- A smooth horizontal table has a vertical post fixed to it which has the form of a circular cylinder of radius $\displaystyle a$.
- A light inextensible string is wound around the base of the post ( so that it does not slip ) and its free end of the string is attached to a particle that can slide on the table.
- Initially the unwound part of the string is taut and of length $\displaystyle 4a/3$.
- The particle is then projected horizontally at right angles to the string so that the string winds itself on to the post.
- How long does it take for the particle to hit the post ?.

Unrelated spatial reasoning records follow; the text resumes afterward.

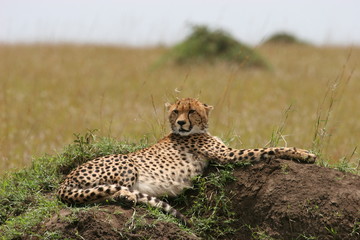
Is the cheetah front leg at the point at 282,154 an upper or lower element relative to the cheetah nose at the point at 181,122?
lower

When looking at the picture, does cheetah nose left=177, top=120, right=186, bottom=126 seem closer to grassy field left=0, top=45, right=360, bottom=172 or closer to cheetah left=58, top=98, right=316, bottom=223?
cheetah left=58, top=98, right=316, bottom=223

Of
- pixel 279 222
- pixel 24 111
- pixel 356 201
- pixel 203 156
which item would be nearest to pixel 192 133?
pixel 203 156

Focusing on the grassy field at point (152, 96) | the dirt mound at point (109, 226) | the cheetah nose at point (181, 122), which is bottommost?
the grassy field at point (152, 96)

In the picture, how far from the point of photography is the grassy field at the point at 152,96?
7328 mm

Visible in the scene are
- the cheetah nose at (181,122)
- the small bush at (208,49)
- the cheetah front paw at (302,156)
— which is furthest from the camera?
the small bush at (208,49)

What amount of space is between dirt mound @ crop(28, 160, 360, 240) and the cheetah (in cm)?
10

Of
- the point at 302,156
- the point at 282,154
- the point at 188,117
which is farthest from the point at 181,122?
the point at 302,156

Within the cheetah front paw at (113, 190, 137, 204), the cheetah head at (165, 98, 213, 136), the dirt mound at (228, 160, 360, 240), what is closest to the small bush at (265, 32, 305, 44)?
the cheetah head at (165, 98, 213, 136)

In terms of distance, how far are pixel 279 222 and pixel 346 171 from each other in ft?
2.96

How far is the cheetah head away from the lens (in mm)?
4645

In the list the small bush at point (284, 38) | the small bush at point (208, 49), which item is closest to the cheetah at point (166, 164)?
the small bush at point (208, 49)

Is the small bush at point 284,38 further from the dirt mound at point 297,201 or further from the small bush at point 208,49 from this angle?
the dirt mound at point 297,201

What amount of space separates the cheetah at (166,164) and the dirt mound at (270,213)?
0.34 feet

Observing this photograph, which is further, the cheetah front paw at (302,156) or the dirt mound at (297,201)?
the cheetah front paw at (302,156)
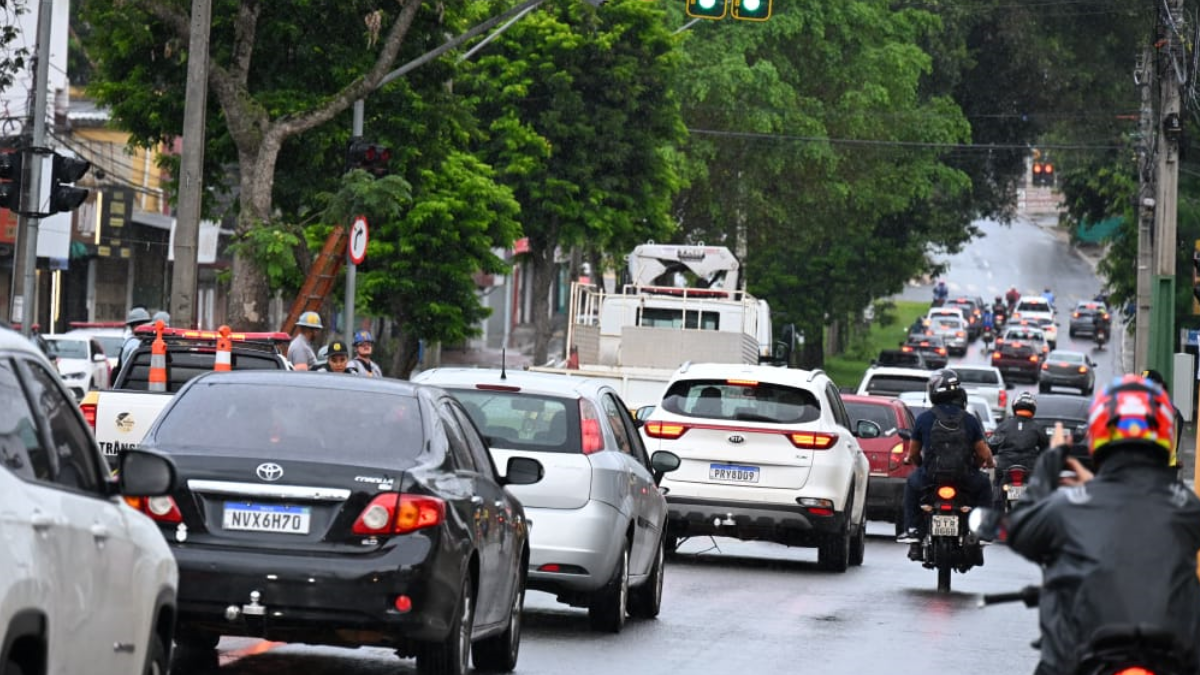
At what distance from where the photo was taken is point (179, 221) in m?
23.5

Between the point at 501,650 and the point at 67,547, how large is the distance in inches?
216

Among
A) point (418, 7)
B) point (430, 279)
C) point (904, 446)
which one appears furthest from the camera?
point (430, 279)

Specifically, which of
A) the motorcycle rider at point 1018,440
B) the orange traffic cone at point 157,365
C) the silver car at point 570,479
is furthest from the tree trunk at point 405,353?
the silver car at point 570,479

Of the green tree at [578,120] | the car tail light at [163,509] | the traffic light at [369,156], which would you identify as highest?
the green tree at [578,120]

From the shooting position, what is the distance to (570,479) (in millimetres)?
14109

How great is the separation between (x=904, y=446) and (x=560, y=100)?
25432 mm

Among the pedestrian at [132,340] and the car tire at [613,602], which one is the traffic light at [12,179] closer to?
the pedestrian at [132,340]

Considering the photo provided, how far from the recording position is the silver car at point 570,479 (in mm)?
14109

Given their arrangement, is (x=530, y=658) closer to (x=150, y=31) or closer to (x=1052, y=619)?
(x=1052, y=619)

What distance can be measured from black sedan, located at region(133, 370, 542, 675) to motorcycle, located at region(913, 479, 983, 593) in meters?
8.23

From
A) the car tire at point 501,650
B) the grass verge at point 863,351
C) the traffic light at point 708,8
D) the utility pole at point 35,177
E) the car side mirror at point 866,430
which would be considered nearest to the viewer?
the car tire at point 501,650

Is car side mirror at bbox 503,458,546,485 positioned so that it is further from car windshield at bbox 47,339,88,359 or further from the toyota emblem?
car windshield at bbox 47,339,88,359

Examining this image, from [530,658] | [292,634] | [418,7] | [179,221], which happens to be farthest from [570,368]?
[292,634]

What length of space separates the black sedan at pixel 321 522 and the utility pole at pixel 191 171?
1285cm
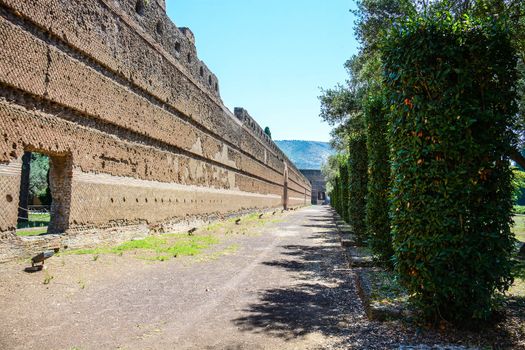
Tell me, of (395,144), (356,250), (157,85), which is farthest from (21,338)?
(157,85)

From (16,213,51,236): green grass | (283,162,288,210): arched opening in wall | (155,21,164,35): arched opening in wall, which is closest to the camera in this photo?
(16,213,51,236): green grass

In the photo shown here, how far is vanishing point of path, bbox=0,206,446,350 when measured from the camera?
Result: 134 inches

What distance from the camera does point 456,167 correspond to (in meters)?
3.51

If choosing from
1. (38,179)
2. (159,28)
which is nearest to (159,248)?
(159,28)

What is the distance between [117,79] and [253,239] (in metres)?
6.38

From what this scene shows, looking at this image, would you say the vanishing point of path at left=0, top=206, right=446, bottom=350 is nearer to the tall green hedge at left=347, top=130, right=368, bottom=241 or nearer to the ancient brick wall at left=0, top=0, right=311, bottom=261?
the ancient brick wall at left=0, top=0, right=311, bottom=261

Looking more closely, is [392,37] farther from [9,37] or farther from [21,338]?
[9,37]

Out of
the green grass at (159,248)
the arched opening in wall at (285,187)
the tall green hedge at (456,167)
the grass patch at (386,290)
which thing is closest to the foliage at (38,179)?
the green grass at (159,248)

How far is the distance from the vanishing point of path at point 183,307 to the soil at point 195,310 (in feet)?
0.04

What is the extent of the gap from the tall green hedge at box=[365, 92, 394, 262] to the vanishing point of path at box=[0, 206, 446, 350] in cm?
91

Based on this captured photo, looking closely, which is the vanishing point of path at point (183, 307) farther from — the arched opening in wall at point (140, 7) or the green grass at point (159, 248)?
the arched opening in wall at point (140, 7)

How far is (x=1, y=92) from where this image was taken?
21.6 feet

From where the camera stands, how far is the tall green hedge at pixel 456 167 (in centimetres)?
343

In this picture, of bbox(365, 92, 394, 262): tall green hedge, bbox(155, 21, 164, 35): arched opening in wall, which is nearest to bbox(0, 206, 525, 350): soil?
bbox(365, 92, 394, 262): tall green hedge
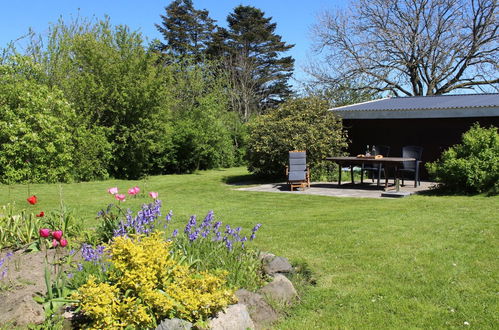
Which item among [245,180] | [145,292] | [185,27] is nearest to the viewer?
[145,292]

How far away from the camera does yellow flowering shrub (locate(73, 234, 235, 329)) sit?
9.53 ft

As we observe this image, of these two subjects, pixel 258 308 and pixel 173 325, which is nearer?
pixel 173 325

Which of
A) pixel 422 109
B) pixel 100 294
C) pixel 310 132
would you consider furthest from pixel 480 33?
pixel 100 294

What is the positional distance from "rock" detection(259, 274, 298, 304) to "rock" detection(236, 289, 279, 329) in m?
0.15

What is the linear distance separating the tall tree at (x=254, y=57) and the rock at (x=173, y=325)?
3109 cm

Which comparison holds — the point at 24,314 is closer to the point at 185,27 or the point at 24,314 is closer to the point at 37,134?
the point at 37,134

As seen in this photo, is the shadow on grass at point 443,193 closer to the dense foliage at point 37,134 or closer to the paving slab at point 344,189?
the paving slab at point 344,189

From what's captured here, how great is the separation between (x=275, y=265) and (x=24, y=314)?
2.15 m

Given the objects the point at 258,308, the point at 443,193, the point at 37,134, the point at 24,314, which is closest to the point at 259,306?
the point at 258,308

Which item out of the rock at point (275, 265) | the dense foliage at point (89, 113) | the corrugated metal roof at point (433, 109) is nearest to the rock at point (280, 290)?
the rock at point (275, 265)

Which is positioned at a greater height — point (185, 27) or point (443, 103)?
point (185, 27)

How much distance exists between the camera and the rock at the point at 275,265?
436 cm

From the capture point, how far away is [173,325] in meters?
3.07

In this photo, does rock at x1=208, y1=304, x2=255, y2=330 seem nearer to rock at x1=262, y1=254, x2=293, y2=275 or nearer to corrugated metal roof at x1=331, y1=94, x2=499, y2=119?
rock at x1=262, y1=254, x2=293, y2=275
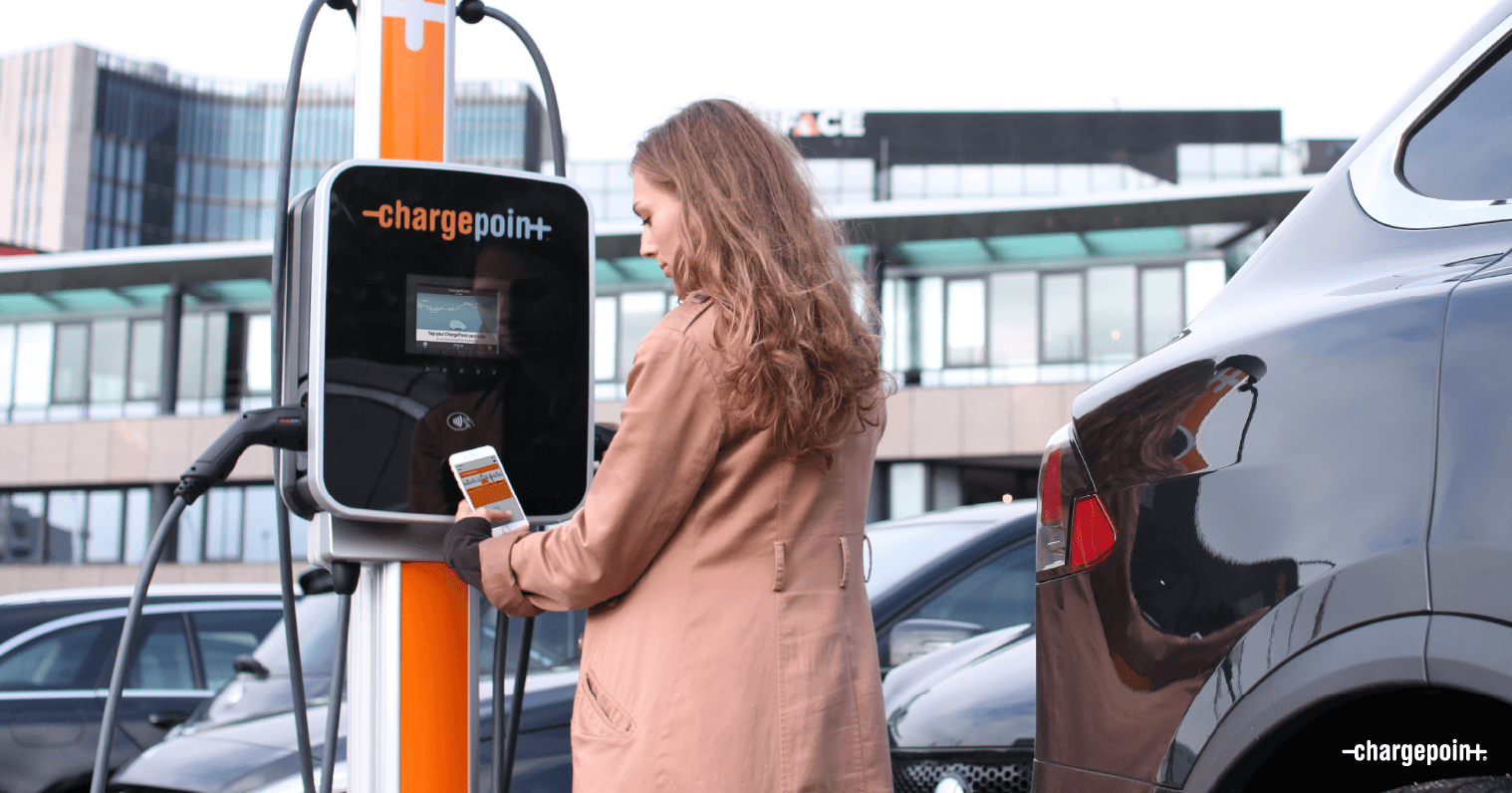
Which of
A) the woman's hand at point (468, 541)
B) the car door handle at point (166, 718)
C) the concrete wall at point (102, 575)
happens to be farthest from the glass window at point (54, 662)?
the concrete wall at point (102, 575)

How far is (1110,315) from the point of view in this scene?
2489cm

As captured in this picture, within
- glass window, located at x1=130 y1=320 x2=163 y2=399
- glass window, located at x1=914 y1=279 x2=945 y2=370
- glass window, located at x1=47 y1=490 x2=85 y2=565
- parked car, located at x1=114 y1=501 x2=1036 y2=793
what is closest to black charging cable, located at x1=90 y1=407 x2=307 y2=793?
parked car, located at x1=114 y1=501 x2=1036 y2=793

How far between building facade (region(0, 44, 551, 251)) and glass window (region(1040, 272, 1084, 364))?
1343 inches

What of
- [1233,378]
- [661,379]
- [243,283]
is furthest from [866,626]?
[243,283]

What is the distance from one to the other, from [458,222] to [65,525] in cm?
3162

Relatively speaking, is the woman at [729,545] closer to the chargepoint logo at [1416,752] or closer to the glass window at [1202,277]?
the chargepoint logo at [1416,752]

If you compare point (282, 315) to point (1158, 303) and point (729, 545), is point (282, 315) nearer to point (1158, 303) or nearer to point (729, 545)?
point (729, 545)

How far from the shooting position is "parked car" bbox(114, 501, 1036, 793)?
3.20m

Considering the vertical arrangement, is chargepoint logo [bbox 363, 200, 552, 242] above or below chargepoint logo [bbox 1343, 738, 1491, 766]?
above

You may make use of the formula
$$ \int\sqrt{\, 1 + \phi^{2}\,}\,\mathrm{d}\phi = \frac{1}{2}\,\phi\,\sqrt{\, 1 + \phi^{2}} + \frac{1}{2}\sinh^{-1}\left(\phi\right)\tag A$$
Below is solution recommended by professor, however I would like to make use of the formula $(A)$ suggested above?.
$\dfrac{mv^2}{2} = E$
Let $\theta$ be the angle between the direction of the free string at time $t$ and its initial direction, as shown in Figure. Since the length of the free string at time $t$ is $b-a\theta$, it follows that $v=(b-a\theta)\dot\theta$. On using the initial condition $v=u$ when $t=0$, the energy conservation equation becomes:
$(b-a\theta)\dot\theta=u$
Solving differential equation
$$\int_0^{\frac{b}{a}}(b-a\theta)d\theta = u \int_0^{\tau}dt$$
\begin{align}\tau &= \frac{1}{u} \int_0^{\frac{b}{a}}(b-a\theta)d\theta\\&= \frac{1}{u}[b\theta - \frac{1}{2} a \theta^2]_0^{b/a} \\&= \frac{b^2}{2au}\end{align}
What sort of solution to be done to make use of the formula (A)?